*EXERCISE INSTRUCTIONS*. Reproduce the items from the line with "How much space" through the line with "14412 centimetres", substituting "man wearing a red shirt" for "man in red shirt" and leaving everything else unchanged.

*ITEMS*.
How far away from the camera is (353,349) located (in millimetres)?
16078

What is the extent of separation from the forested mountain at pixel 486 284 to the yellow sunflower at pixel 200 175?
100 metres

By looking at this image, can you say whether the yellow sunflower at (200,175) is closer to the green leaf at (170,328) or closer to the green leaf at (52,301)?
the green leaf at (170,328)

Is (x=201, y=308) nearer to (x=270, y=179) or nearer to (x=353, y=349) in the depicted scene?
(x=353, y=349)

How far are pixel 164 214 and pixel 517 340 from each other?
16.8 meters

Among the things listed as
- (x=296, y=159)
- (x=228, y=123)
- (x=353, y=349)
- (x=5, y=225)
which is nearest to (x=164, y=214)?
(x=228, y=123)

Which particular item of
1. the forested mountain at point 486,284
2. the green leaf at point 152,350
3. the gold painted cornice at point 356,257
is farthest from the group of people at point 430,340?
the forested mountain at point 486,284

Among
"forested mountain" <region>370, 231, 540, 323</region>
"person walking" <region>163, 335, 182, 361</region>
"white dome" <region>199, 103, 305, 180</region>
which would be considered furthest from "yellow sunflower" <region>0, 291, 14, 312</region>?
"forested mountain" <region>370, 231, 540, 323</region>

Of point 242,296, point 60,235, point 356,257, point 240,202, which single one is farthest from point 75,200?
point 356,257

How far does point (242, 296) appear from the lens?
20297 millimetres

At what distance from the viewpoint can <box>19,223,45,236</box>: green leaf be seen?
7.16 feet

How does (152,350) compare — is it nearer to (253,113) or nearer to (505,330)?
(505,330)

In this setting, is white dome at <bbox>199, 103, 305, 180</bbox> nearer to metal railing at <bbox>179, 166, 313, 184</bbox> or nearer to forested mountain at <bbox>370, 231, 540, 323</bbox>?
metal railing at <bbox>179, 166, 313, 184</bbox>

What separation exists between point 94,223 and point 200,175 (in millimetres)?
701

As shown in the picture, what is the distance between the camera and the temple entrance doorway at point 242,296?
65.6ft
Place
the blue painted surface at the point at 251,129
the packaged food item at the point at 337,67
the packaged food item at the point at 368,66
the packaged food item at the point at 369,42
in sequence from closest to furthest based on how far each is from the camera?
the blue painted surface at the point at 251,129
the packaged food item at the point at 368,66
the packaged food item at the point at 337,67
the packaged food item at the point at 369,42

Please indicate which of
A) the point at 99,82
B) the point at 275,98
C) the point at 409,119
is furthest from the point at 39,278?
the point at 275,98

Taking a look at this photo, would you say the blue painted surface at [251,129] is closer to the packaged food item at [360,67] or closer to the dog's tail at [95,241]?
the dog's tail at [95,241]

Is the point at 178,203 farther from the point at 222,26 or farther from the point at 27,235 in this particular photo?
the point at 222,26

...

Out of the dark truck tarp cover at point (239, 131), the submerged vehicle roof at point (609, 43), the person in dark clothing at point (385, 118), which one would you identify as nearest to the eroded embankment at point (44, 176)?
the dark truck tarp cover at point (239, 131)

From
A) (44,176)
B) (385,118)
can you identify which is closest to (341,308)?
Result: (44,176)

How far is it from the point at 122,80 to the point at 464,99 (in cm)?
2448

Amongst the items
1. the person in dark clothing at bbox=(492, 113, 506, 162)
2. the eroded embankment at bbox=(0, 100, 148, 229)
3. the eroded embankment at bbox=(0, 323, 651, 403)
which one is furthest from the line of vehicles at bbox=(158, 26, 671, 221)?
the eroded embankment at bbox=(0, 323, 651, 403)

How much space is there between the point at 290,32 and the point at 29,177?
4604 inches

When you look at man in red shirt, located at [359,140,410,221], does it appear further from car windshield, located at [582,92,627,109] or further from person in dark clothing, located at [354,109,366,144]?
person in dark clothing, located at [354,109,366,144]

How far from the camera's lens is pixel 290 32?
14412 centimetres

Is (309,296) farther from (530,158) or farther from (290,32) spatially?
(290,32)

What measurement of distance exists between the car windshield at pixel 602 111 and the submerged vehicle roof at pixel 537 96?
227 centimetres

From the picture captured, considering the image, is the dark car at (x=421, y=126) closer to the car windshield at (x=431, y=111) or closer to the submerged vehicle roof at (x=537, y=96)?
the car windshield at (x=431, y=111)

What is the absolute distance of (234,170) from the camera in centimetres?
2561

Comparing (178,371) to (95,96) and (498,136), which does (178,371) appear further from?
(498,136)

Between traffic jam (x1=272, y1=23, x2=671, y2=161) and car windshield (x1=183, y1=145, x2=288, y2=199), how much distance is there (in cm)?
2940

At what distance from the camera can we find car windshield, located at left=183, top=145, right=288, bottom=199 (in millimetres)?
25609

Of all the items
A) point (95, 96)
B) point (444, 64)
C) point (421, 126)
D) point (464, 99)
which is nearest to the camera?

...

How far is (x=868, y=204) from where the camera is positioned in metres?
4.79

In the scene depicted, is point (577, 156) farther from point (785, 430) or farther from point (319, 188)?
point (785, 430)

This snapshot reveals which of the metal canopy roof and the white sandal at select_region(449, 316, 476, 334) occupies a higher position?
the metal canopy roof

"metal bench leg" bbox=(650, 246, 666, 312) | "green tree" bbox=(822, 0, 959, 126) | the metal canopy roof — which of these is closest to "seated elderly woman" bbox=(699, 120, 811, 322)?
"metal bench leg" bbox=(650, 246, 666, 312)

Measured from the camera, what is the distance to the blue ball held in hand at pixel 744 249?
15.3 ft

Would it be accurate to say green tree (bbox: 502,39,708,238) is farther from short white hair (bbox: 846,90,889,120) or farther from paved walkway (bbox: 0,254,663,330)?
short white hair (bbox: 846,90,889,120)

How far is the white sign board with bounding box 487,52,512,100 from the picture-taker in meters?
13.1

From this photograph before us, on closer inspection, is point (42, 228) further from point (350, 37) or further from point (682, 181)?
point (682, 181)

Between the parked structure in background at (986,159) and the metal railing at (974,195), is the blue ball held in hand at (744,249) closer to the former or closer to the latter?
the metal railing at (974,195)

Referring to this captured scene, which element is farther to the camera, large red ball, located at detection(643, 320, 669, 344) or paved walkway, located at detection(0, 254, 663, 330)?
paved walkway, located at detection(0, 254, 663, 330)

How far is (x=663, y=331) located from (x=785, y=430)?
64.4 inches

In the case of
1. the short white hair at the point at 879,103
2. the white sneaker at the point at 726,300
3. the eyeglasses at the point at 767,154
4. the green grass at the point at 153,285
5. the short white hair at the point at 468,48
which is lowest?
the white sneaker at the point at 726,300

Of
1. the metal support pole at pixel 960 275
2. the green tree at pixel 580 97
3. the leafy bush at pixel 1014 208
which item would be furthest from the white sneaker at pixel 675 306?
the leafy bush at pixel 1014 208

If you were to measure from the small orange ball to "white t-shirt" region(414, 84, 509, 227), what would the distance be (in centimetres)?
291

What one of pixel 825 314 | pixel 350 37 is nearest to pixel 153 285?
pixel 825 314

*SOLUTION FOR THIS EXERCISE*.
How much space is there between the point at 290,32 and the point at 29,177?
4604 inches

When you look at man wearing a red shirt, located at [359,140,410,221], does it appear further from car windshield, located at [582,92,627,109] or further from person in dark clothing, located at [354,109,366,144]?
person in dark clothing, located at [354,109,366,144]

How far from the camera's lens is pixel 290 32?
14412 centimetres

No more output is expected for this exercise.